Dr. Chen is genetically re-engineering cancer-infecting viruses so that, once inside a tumor cell, they flip on a built-in “self-destruct” circuit called pyroptosis. This explosive form of cell death not only wipes out the infected cell but also broadcasts an alarm that rallies the immune system against the whole tumor. By pairing this viral upgrade with an ultrasound trigger, Dr. Chen aims to turn treatment-resistant pancreatic cancer—and, ultimately, other solid tumors—into diseases the immune system can eradicate. Dr. Chen received his PhD and MS from Zhejiang University, Hangzhou, and his BS from Southwest Jiaotong University, Chengdu.

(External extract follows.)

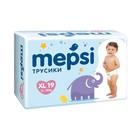 Детские подгузники-трусики Mepsi размер XL (12-22 кг), 19 шт.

Dr. Chan’s [Sijbrandij Foundation Fellow] research focuses on gamma delta T cells, an unusual and understudied population of immune cells. While gamma delta T cells have strong antitumor activity, they are most highly stimulated not by cancer cells but by signals produced by microorganisms. Dr. Chan’s work examines the mechanisms by which gamma delta T cells detect and respond to leukemia versus pathogenic microorganisms, and how infection with these microorganisms subsequently impacts the trajectory of leukemia. This is particularly relevant to patients undergoing conventional cancer treatments (e.g., chemotherapy) that suppress the immune system, rendering them susceptible to infection. Furthermore, gamma delta T cells are capable of both rapid and long-term responses against their targets, which positions them as a tool to treat initial cancer as well as prevent disease recurrence. Dr. Chan received her PhD from Yale University, New Haven, and her BS from the University of California, Los Angeles.

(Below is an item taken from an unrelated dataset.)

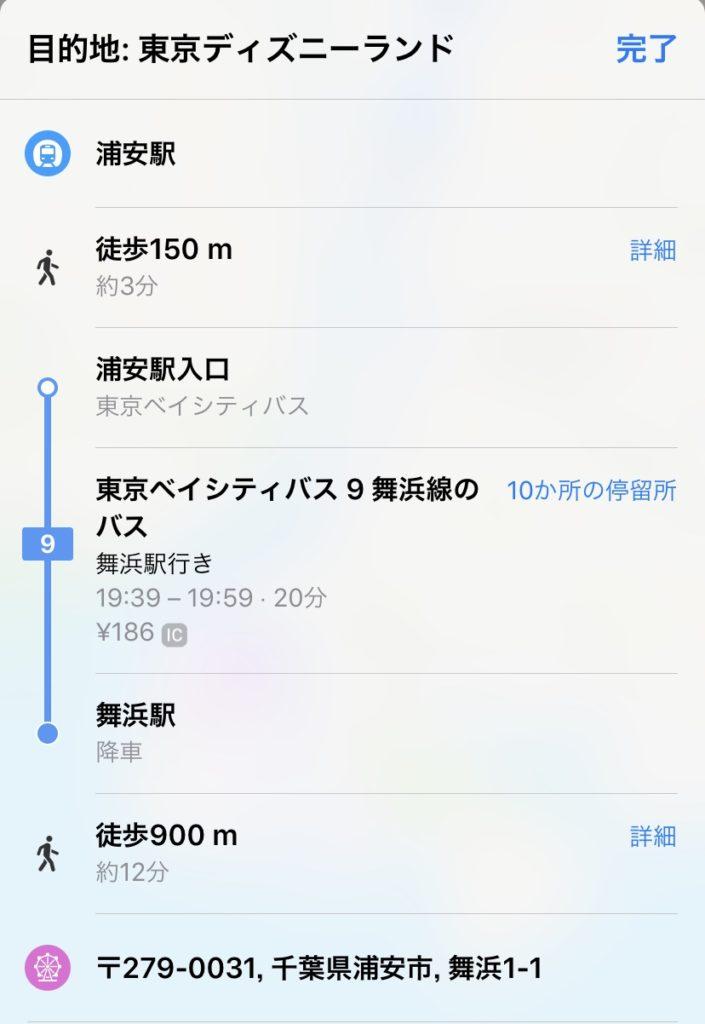 バスでの行き方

Radiopharmaceuticals, or drugs that contain radioactive forms of chemical elements, have transformed cancer diagnosis and treatment. Radioactive copper and manganese, for example, play a crucial role in PET imaging, while radioactive lutetium is used to deliver targeted radiation to cancer cells. While these radiometals have tremendous potential, however, their application is hindered by a lack of efficient “chelators,” or molecules that can securely bind radiometals in the human body. Computational protein design offers a solution by engineering protein-based chelators optimized for radiometal coordination, stability, and biocompatibility. Using advanced protein modeling, Dr. Klauser [Marilyn and Scott Urdang Quantitative Biology Fellow] will develop chelators for radiometals, improving diagnostic imaging and advancing lutetium-based radiotherapies. While this work is applied to HER2-positive gastric cancer, these strategies have broad applications across various cancer types, ultimately enhancing precision oncology and expanding radiopharmaceutical utility.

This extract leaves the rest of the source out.